### [Provided passage]
+++++

Workaholism, excessive independence, extreme conscientiousness, perfectionism, and competitiveness are often traits of high-performing individuals. However, beneath these traits, which are usually socially praised, frequently lies the trauma of parentification, which is a form of childhood trauma or developmental trauma, but which causes lifelong scars. Beneath the high performance and care for others usually lies an internal world of unmet needs, emptiness, confusion, feeling lost, lack of parental guidance, loneliness, and anger. There is a vulnerability that needs to remain isolated from intimacy, care, and love, which would bring up the pain of an emotional hunger too unbearable to face.


Workaholism, perfectionism, and caring for others are often byproducts of parentification—a form of childhood trauma resulting from a role reversal between child and parent. Through parentification, the parent imposes expectations on the child beyond the child's physical, cognitive, and emotional development. Parentification is the trauma of a child expected not only to grow up prematurely but also to take care of the parent's emotional state.


Not only were parentified individuals as children treated as adults, they were also expected to perform as adults. As a result, rather than in play, they may have found enjoyment in carrying out adult tasks and getting recognition for it. However, neither the children nor their parents realised that this enjoyment stemmed from the overt or covert praise they received for completing adult tasks. Since high performance is often linked to social praise, the behaviour of these children often received social recognition and reinforcement, contributing to their distress in their adulthood.


Such children will grow into competitive, high-performing overachievers, often becoming perfectionists, workaholics, and goal-obsessed. They tend to be impulsive, with a sense of urgency and impatience, and often do not feel physical fatigue. They often become practical and emotional carers in their romantic relationships, taking care of their families of origin, saving and rescuing others in their social and professional circles, and even attempting to 'save' people who are mere acquaintances or whom they do not know. Because of their fear of intimacy, however, many of them end up alone.

Parentification: Development of High-Performing and Workaholic Individuals with a Sense of Internal Emptiness and Directionlessness

One of the functions of healthy parents is to provide continuous guidance, approval, and other resources to help children cope with the difficulties of adult world. Parentified children, due to the reversed roles, never received such recognition. As a result, they learned to parent themselves "in response to the abdication of parenting" (Lackie, 1999, p. 141). Many of these children become the so-called ‘overly-functioning children’, so “children who function at high levels, well beyond their chronological years” (Robinson, 1999, p. 57).


Individuals who were parentified during childhood often operate at high-functioning levels. They become workaholics, appear driven and ambitious, are resilient, excessively independent, and often take on caregiving roles for others. Some may be more reserved, but most have good social skills and intuitively know how to navigate social situations, pleasing others and making them feel good. This, however, is only on the surface. Rarely do others realise what lies beneath. Deep down, they feel lost, confused, and incapable of handling adult life. They frequently go through life with a sense of fear and anxiety, stemming from the perception that life is too serious, 'adult', and demanding. This is a continuation of their unconscious childhood fear of adulthood, as they were pushed into it despite their lack of maturity.

+++++

### [Items from a data source]
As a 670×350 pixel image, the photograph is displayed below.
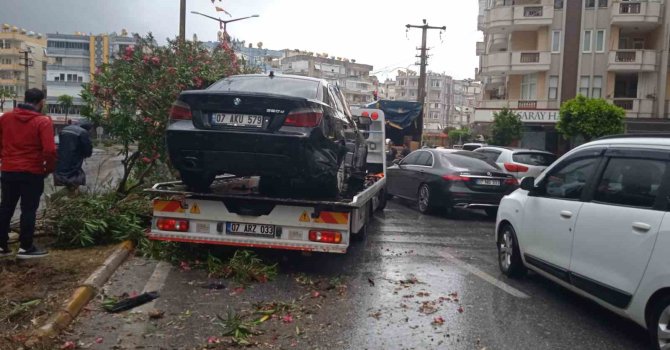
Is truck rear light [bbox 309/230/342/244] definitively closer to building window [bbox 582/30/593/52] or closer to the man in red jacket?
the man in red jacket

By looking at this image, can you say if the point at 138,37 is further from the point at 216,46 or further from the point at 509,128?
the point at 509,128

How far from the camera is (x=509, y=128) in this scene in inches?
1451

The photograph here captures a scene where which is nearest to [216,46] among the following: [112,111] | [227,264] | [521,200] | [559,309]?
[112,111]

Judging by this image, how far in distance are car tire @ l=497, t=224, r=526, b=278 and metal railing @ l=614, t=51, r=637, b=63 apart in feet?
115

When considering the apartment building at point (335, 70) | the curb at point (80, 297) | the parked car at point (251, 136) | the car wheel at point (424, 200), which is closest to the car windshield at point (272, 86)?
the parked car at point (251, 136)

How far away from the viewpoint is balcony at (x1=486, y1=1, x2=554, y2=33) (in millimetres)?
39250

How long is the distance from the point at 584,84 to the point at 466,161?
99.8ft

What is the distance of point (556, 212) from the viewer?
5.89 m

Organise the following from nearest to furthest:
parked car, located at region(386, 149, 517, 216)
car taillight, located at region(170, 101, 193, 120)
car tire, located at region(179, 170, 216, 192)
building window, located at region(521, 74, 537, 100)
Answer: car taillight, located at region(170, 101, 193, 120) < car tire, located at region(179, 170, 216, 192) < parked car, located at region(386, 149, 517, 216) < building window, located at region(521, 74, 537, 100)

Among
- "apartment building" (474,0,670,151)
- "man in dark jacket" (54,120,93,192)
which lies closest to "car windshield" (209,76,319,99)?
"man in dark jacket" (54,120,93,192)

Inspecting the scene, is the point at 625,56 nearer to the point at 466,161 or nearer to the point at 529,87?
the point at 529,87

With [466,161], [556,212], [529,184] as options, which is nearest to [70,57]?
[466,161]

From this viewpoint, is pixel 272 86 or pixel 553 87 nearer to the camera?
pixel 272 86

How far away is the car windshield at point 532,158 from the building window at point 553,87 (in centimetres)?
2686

+++++

### [Work instruction 1]
Answer from the text on parentification:
(a) What is parentification said to result from?
(b) Rather than in play, where may parentified children have found enjoyment?
(c) What reason is given for many of these individuals ending up alone?
### [Work instruction 2]
List every trait that the opening sentence of the text on parentification names as often belonging to high-performing individuals.
### [Work instruction 3]
Write out the part of the text on parentification that opens with the words containing "Workaholism, excessive independence, extreme" and closes with "unbearable to face.".
Answer from the text on parentification alone.

### [Written solution 1]
(a) A role reversal between child and parent.
(b) In carrying out adult tasks and getting recognition for it.
(c) Their fear of intimacy.

### [Written solution 2]
Workaholism, excessive independence, extreme conscientiousness, perfectionism, competitiveness

### [Written solution 3]
Workaholism, excessive independence, extreme conscientiousness, perfectionism, and competitiveness are often traits of high-performing individuals. However, beneath these traits, which are usually socially praised, frequently lies the trauma of parentification, which is a form of childhood trauma or developmental trauma, but which causes lifelong scars. Beneath the high performance and care for others usually lies an internal world of unmet needs, emptiness, confusion, feeling lost, lack of parental guidance, loneliness, and anger. There is a vulnerability that needs to remain isolated from intimacy, care, and love, which would bring up the pain of an emotional hunger too unbearable to face.